##Data Reuse Planning Template
Create a text file including information provided below, as appropriate. Save this file as " DataReusePlan.txt" and save in top-level folder of your data set for use by future researchers wanting to reuse your data.
What:
Description (abstract): What is your project about? What is the goal? Why are you doing it? How does this data relate to your project?
We are examining the changes in size of rockhopper penguin eggs on the Tristan da Cunha archipelago throughout the past century. we
Title: What do you want to call your data set?
Permanent Identifier: A way for folks to find your data. Do you have a DOI or other permanent identifier?
Data Source: If you included someone else's data in your data set, provide information on where it came from. Just like articles, if you use it, cite it. It is preferable to include a permanent identifier like a DOI.
Subject: In what discipline or subject area is your project?
Related publication: Have you published an article, thesis or some other publication based on this data?

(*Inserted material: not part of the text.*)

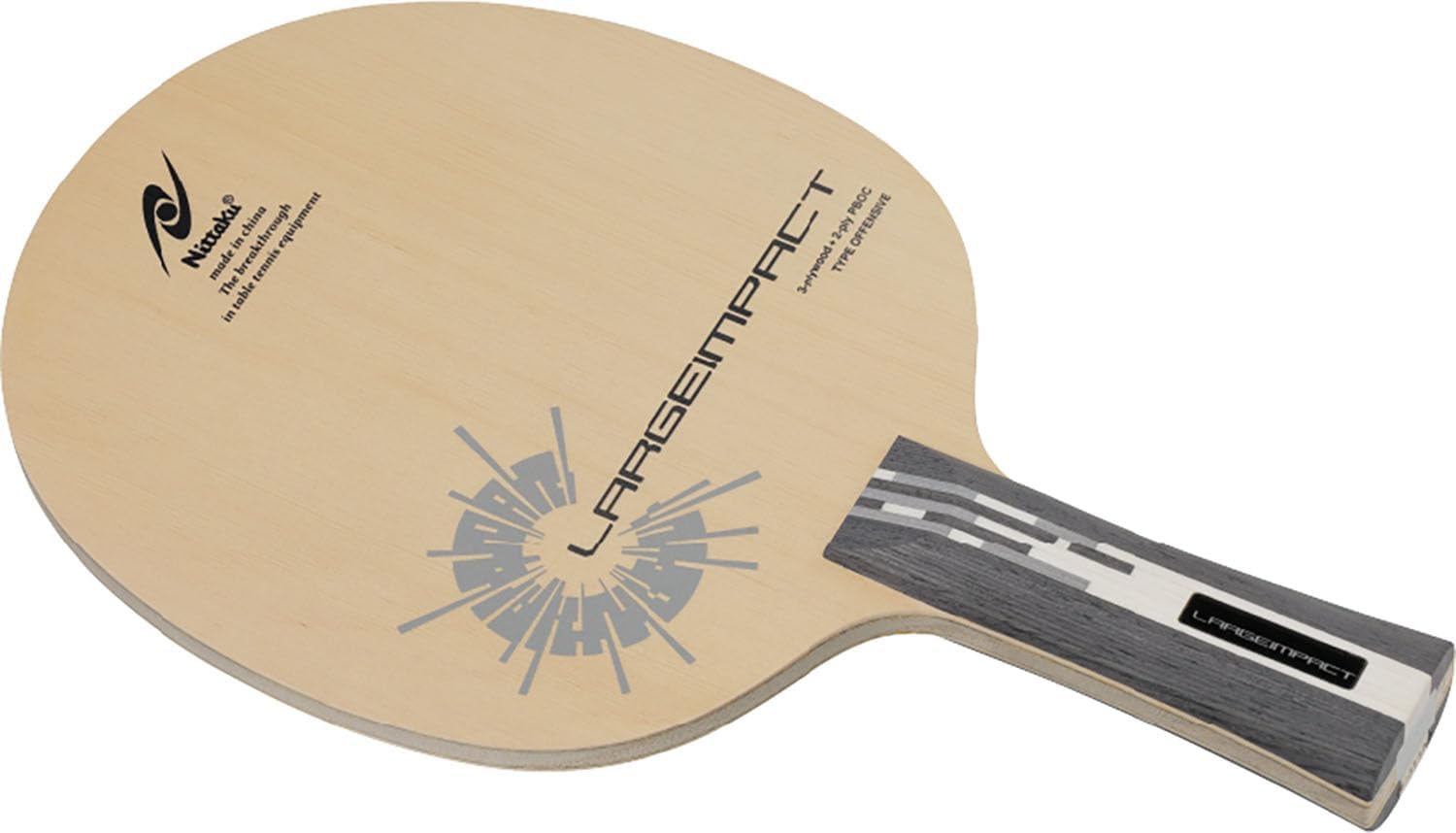 Nittaku NC-0505 Table Tennis Racket Large Impact FL Large Shake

Include a full citation and permanent identifier, if available.
Who:
Data Collector: Bond, Alex; McClelland, Greg; Glass, Trevor; Ryan, Peter (2016)
Funder Information : The Royal Society for the Protection of Birds, the UK partner in BirdLife International, and the National Geographic Society.
Collaborators: Ovenstone Agencies (Pty) Ltd and the South African Department of Environmental Affairs (South African National Antarctic Program, SANAP) for logistical support and transport to and from Tristan da Cunha on the MFV Edinburgh, MV Baltic Trader and SA Agulhas II.
Contact person: Who should someone contact for additional information about the data set? Include affiliation and contact information such as phone number, email, and/or physical address.
Where:
Location: Data were collected in the Tristan da Cunha archipelago in the South Atlantic. Three data collection sites, Tristan da Cunha (37* 06' 39.38" S, 12* 17' 14.73"One place? Multiple places? Use geographic coordinates if appropriate.
Place of publication: Where is the data made publicly available? Include URL.
When:
Temporal Coverage: When was the data collected? On a specific date? Specific time? Over a range of dates? Use the international standard date format (YYYY-MM-DD hh:mm.ss) and try to be as specific as possible.
Data were collected from 20142
Publication Date: When was the data made available in the place of publication (above)? Again, use the international standard date format.
How:
Data collection process: What instruments were used to collect the data? how frequently were the data collected? how were data collection sites selected? if there was a sample population, how was it selected?
Data processing: How did you clean the data? how are missing or null values handled? did you write code for processing the data and where can it be found?
File index: A listing of folders and files included in the data set. Explain what files will be found in each folder and naming conventions used. Additional files could include any questionnaires or other survey instruments used to collect the data. Be sure to nclude codebooks and data dictionaries or similar README files.
File format/s: What type/s of files are these? Are there multiple formats? What software is needed to use the file/s?
Avoid proprietary formats if possible! Most data can be reformatted to be communicated in text-based forms.
Standard Metadata: Increasingly, scientific fields are moving towards standard metadata formats (data.json, data.xml, etc) to pull all the information in the Data Reuse plan together in a machine readable format. Machine readable metadata enables cataloging of datasets on sites like Data.gov and allows other to ask questions and access your datasets using code. For example, open US govenment data online is required to expose a data.json in the landing page html to be listed on Data.gov, thereby facilitating data discovery. Because not all researchers who are mandated to actually include data.json files, Data.gov is incomplete, and simple questions like "what is the total volume of data generated by US federally funded scientists?" are unanswerable.
What is the metadata standard in your field? Not sure? That's normal. Your field may not have a universal standard yet. Check out the
Research Data Alliance recommendations and consider getting involved in the creation of metadata standards in your field!
##Note about codebooks and data dictionaries:
The use of additional documentation formats such as codebooks and data dictionaries in conjunction with your DataReusePlan.txt and other data set files makes your data infinitely more reusable and provide assistance with managing your data and your research process as a whole. Like your Data Reuse Plan, these file are stored with the rest of your data files, usually in a top-level folder.
A data dictionary (sometimes used interchangeably with " codebook") is another text file for defining field names and values. The file includes a list of all field names in the data set and a description of each such as: units of measurement, formulas used for calculation, abbreviations, value ranges, as well as the relationship of fields to one another.